Most migrants entering Denmark continue to Sweden, which has issued permanent residency to all those fleeing Syria's civil war and expects to receive up to 190,000 asylum seekers this year.
The first Danish tent camp, housing 250 male refugees, would be set up next week in the northwestern town of Thisted, the government said.
The initiatives presented by the government also included cutting the residency of refugees covered by the UN Convention on Refugees, from five to three years while permits for those granted regular refugee status would be reduced from five to two years.
Denmark last year introduced temporary one-year residence permits for people fleeing war zones like Syria.
Under the new rules those people will have to wait for three years rather than one year before family reunifications are granted. That means only those whose residence permits are renewed would become eligible.
Danish police will be allowed to search asylum seekers and their luggage for any cash or valuables that could help pay for their stay in an asylum centre.
Items of personal significance, such as wedding rings, will be exempt.
The secretary general of the Red Cross in Denmark, Anders Ladekarl, said he "couldn't believe his ears" when he heard about the planned tent camps, and suggested their main purpose was to deter migrants from choosing Denmark.
"There is no shortage of properties with a fixed roof.

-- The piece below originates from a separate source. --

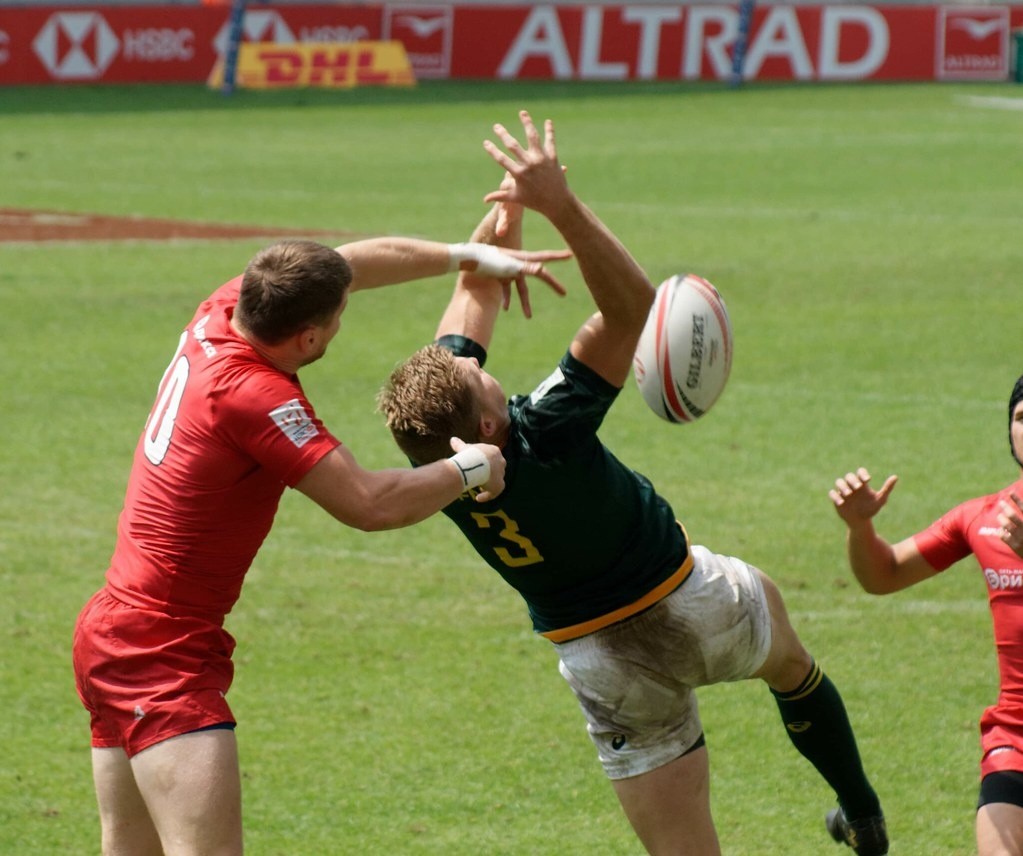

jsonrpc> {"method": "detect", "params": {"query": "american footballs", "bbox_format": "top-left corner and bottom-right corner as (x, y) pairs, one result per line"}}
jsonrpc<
(632, 271), (733, 425)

Have we become a Third World country?" he told news agency Ritzau.
Compared to neighbouring Sweden, Denmark has seen a relatively modest rise in asylum applications this year, after introducing temporary residence permits, delaying family reunifications and placing adverts in Lebanese newspapers to discourage refugees.
"While countries around us have seen an explosive growth in the number of asylum seekers, developments have been ... more under control in Denmark until now," Rasmussen said, adding that 3,600 asylum claims were lodged in October and 1,200 in the past week.